O que ardeu já não arde, ouvimos dizer várias vezes por aqui. Mas não é bem assim. “A terra está quente, isto ainda vai demorar até estar livre de perigo”, diz Américo. Na véspera já houve uns reacendimentos no cimo do monte, Deolinda estava em casa e começou a ouvir os gritos dos vizinhos, foram todos acudir com as mangueiras e resolveram as situações. “Desde que o vento não se levante isto está controlado.”

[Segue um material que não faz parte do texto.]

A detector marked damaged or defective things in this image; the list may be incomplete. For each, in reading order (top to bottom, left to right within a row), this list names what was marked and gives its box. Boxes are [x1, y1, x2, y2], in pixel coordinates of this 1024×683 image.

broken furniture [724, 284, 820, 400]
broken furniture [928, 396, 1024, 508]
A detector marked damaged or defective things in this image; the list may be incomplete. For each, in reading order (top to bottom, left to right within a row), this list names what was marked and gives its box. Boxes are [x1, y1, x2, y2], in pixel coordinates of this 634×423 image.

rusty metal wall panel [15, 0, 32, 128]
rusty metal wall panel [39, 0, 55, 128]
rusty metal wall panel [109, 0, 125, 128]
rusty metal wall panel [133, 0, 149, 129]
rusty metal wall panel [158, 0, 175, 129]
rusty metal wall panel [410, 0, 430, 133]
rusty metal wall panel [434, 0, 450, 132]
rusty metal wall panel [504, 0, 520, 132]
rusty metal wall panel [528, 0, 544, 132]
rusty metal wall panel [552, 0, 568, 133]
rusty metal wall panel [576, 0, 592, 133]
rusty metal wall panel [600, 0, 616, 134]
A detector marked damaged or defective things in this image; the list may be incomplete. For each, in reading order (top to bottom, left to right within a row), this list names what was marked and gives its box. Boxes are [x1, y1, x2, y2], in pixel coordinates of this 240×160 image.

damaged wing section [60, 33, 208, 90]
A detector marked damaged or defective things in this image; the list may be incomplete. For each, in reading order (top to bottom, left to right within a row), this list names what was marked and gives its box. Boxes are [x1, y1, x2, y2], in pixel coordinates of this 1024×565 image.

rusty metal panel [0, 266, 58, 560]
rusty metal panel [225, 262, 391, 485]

Esta quarta-feira a temperatura diminuiu e o vento também parece estar a dar tréguas, há até previsões de chuva para os próximos dias. Agora é altura de avaliar os prejuízos. A um vizinho ardeu a lenha que ia vender agora para o inverno, um prejuízo de milhares de euros. A outro foi-se a horta, a outra um barracão que ficava “lá para o meio”. Deolinda não perdeu nada. Neste momento, só se queixa da falta de rede, o telemóvel está mudo, a internet não funciona, não adianta apontar os aparelhos ao céu, a fibra ótica ficou danificada. “Não temos notícias nenhumas, não sabemos do que se passa. Agora é que ficámos mesmo aqui sozinhos.”